What the exercise asks:
The records below need to be repeated exactly, though not their pictures.
== Segment start ==
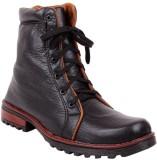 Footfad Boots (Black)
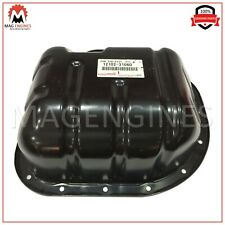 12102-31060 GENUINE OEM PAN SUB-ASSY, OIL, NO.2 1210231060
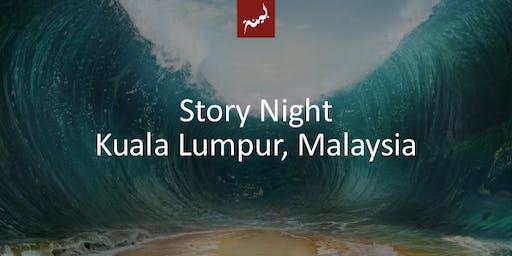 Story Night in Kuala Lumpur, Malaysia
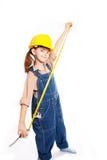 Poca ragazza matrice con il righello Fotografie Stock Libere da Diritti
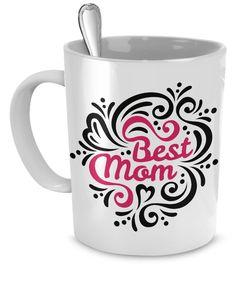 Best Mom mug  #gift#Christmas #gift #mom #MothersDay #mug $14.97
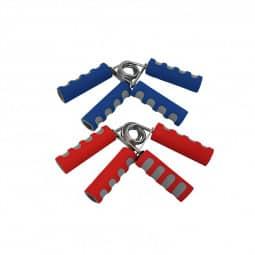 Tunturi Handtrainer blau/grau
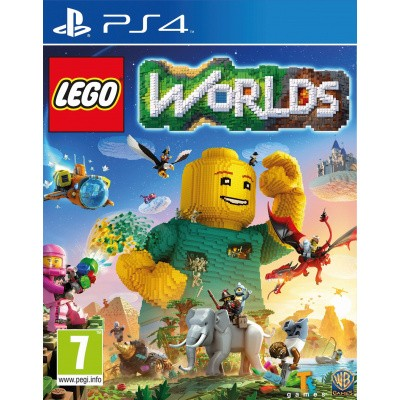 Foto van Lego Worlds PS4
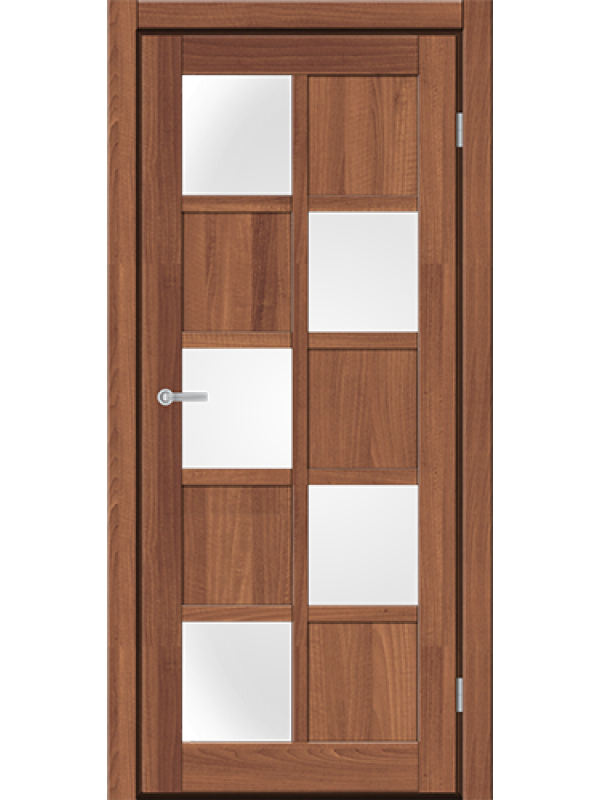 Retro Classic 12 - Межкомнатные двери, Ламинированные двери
== Segment end ==
Response box:
 Footfad Boots (Black)
 12102-31060 GENUINE OEM PAN SUB-ASSY, OIL, NO.2 1210231060
 Story Night in Kuala Lumpur, Malaysia
 Poca ragazza matrice con il righello Fotografie Stock Libere da Diritti
 Best Mom mug  #gift#Christmas #gift #mom #MothersDay #mug $14.97
 Tunturi Handtrainer blau/grau
 Foto van Lego Worlds PS4
 Retro Classic 12 - Межкомнатные двери, Ламинированные двери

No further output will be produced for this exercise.